### Problem to solve:
Print the lines below from the line with "09. Inflasi Kota Sorong September 2010" to the line with "Winter white fashion" exactly, keeping both ends, and print no pictures.

### Extracted material:

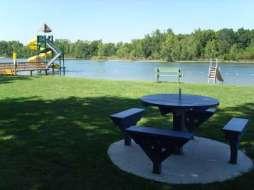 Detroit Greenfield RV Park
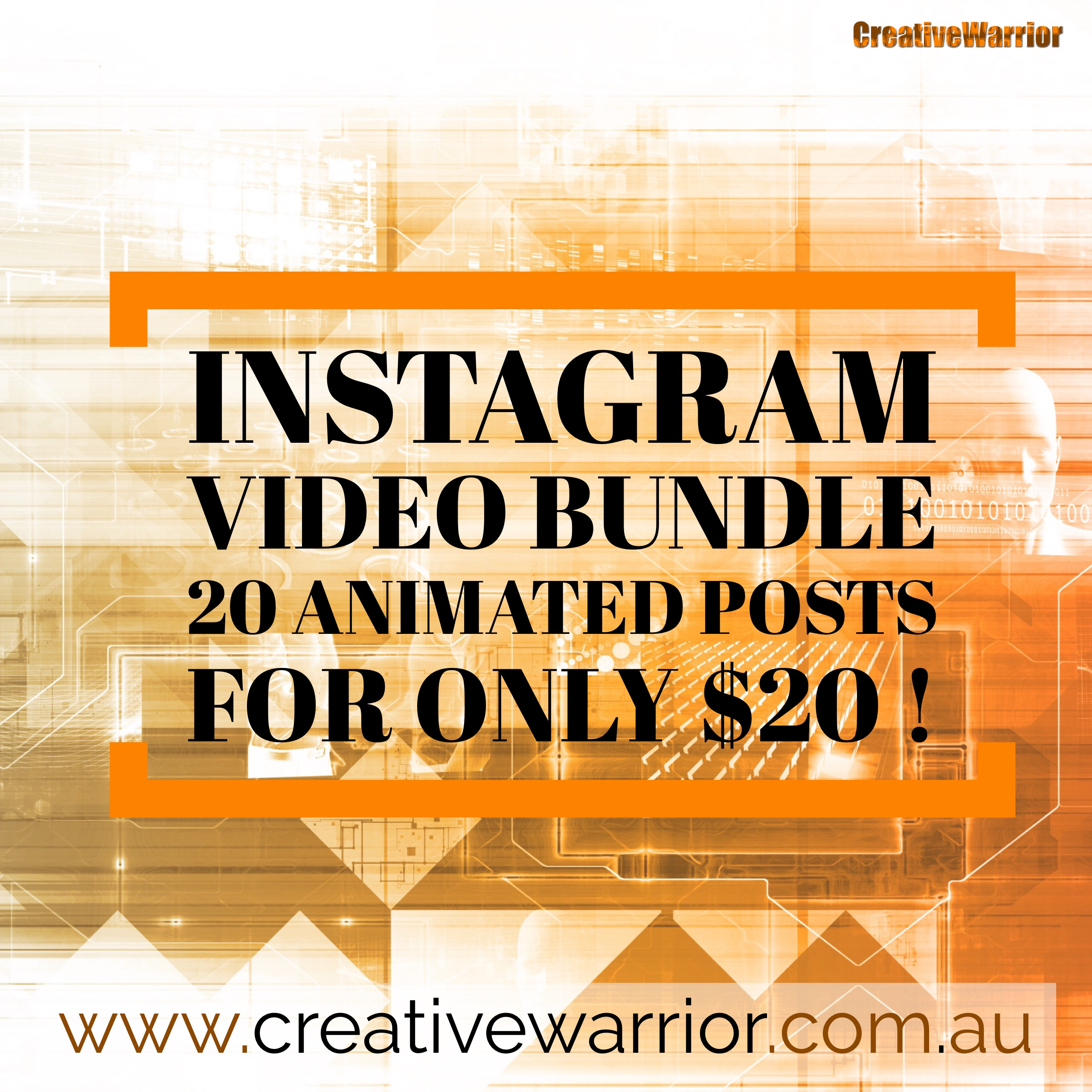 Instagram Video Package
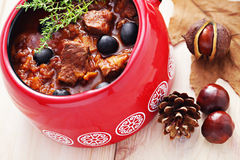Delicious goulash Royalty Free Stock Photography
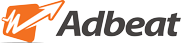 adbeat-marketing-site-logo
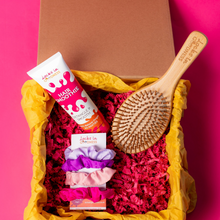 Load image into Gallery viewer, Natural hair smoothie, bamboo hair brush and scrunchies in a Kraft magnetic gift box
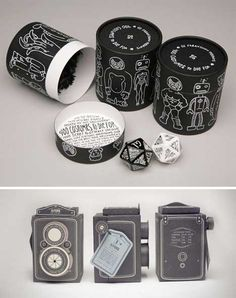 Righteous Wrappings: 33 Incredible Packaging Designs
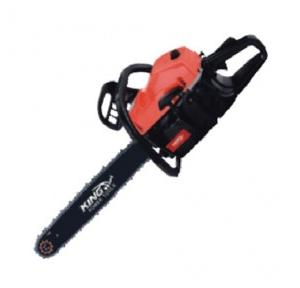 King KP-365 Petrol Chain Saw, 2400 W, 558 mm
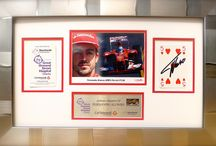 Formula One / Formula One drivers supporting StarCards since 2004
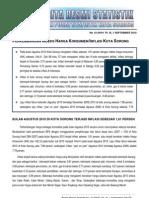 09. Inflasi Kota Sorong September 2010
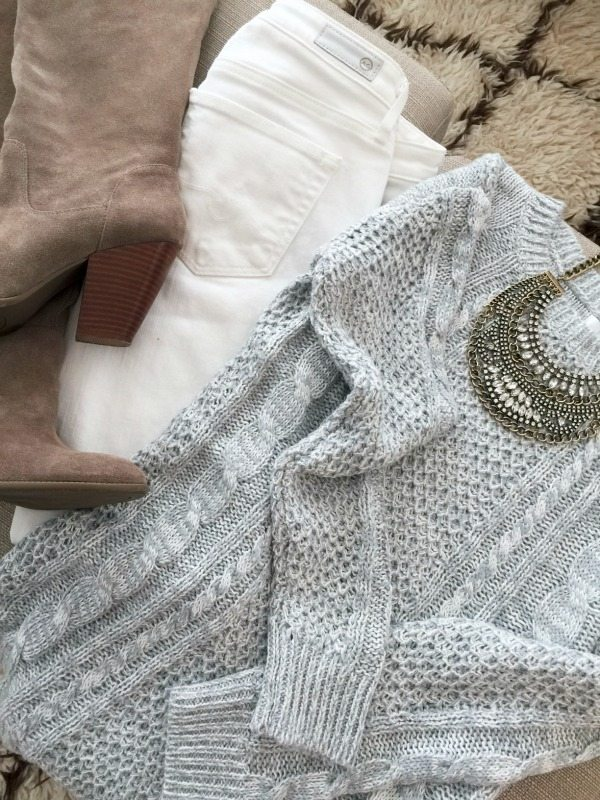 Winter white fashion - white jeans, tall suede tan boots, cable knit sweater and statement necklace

...

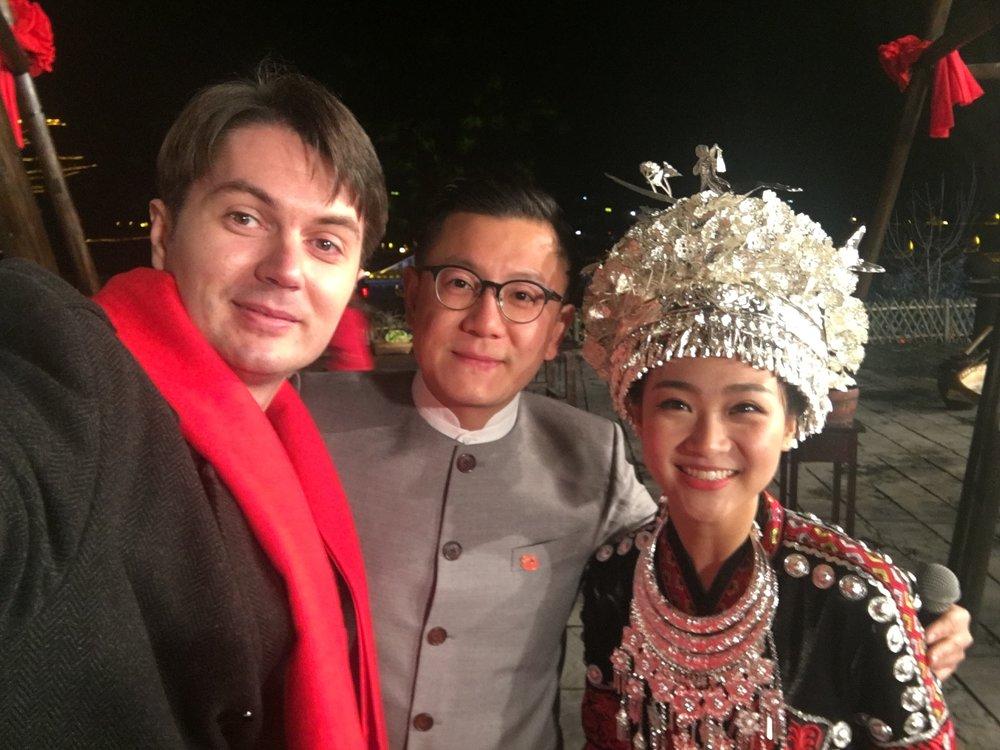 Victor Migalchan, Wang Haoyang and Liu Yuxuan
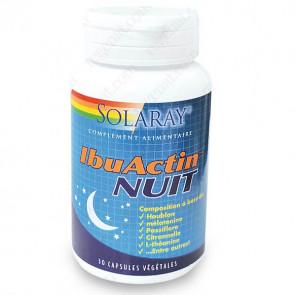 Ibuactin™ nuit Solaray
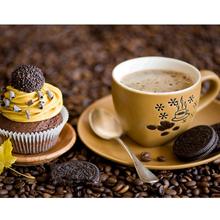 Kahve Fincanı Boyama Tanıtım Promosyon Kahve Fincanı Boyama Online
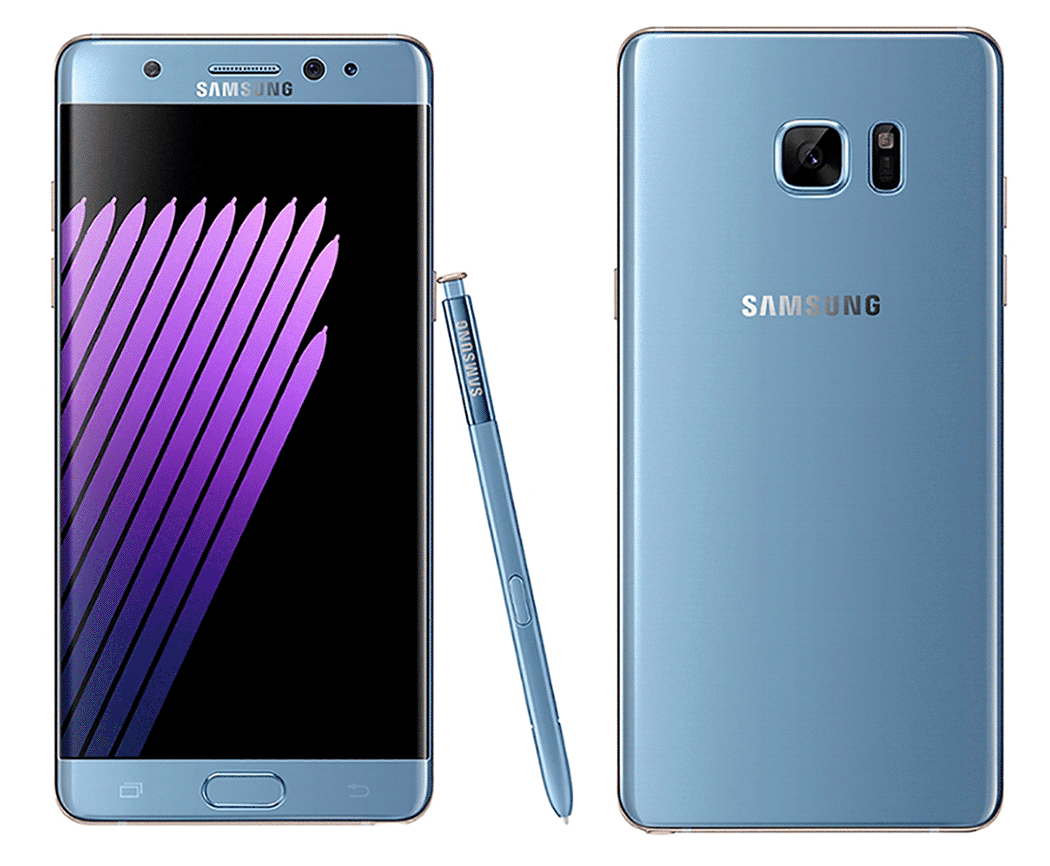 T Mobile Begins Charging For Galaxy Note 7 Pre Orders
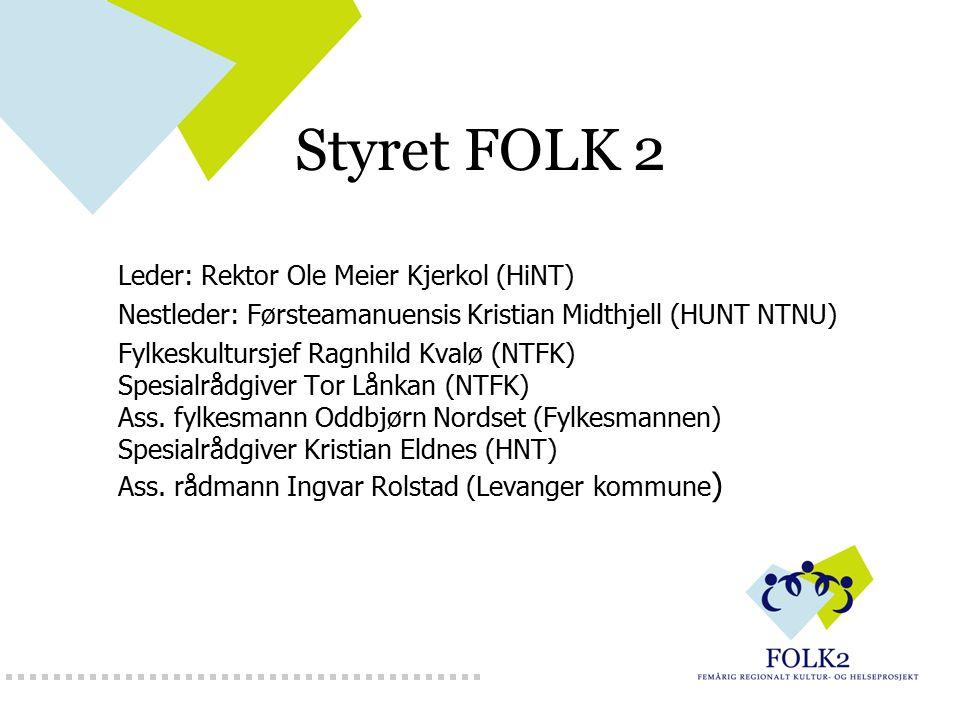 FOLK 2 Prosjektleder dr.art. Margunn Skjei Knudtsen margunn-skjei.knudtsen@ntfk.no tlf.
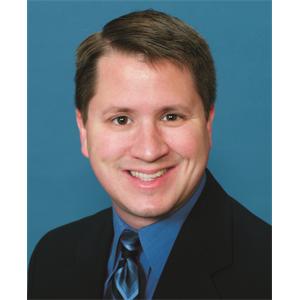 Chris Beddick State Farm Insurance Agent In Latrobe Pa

---

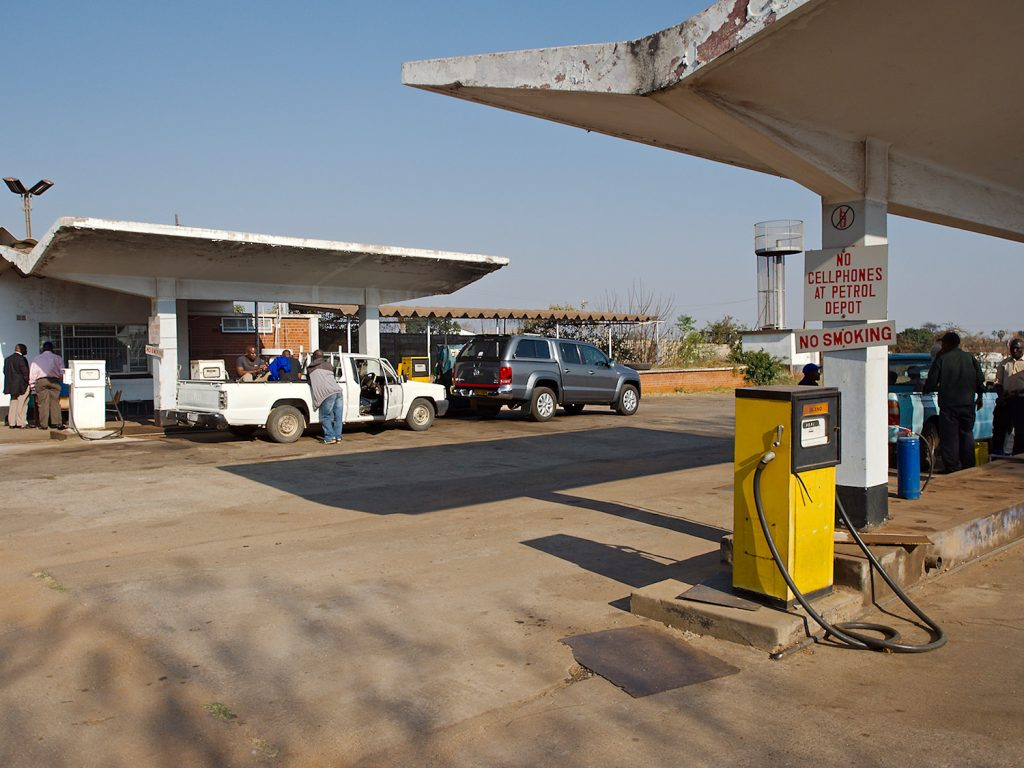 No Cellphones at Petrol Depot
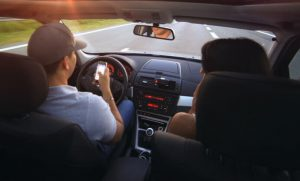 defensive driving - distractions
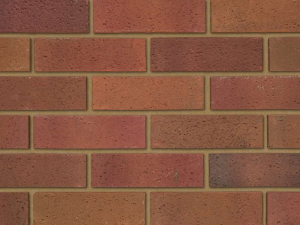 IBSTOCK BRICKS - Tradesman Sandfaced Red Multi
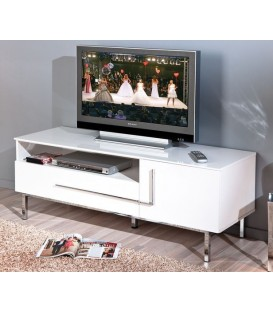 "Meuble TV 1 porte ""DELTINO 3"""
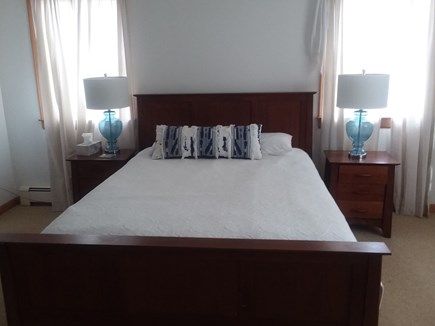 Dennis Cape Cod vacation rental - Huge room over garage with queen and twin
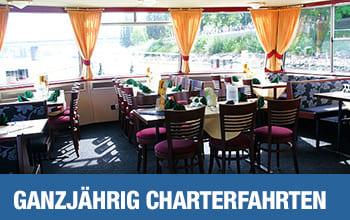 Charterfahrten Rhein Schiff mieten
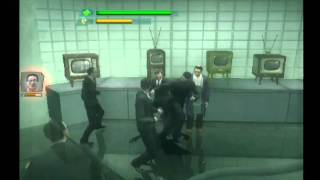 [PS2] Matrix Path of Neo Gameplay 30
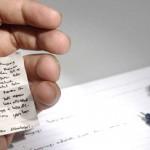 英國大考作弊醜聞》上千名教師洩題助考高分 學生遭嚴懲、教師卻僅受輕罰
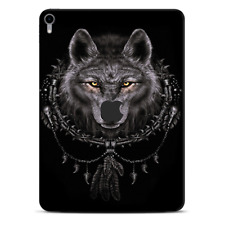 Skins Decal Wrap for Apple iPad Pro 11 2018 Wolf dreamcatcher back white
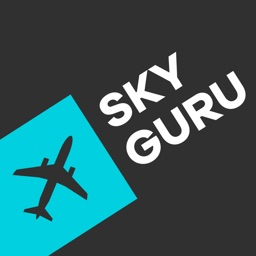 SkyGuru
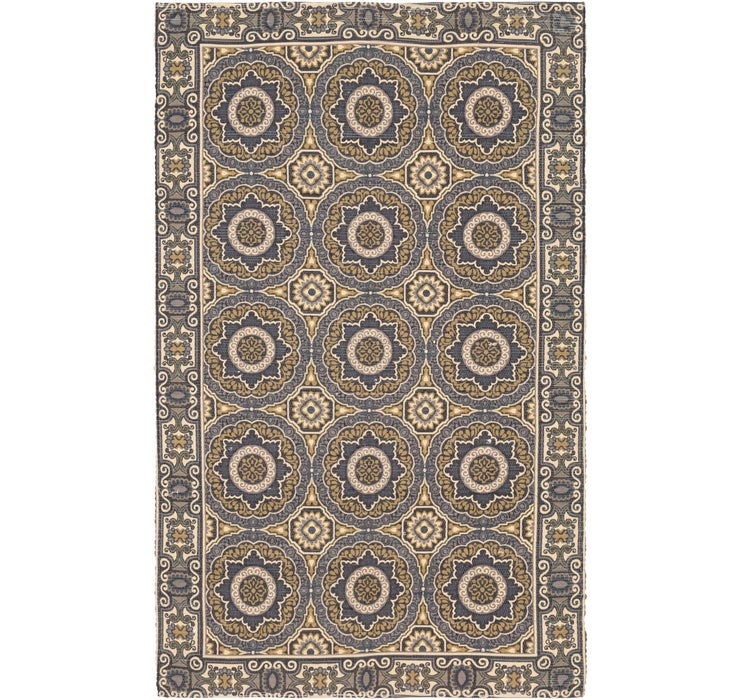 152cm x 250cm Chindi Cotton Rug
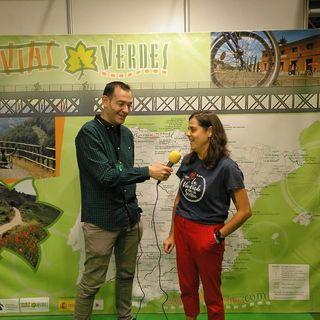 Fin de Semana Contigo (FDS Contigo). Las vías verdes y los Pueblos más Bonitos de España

### Output of the exercise:
 09. Inflasi Kota Sorong September 2010
 Winter white fashion - white jeans, tall suede tan boots, cable knit sweater and statement necklace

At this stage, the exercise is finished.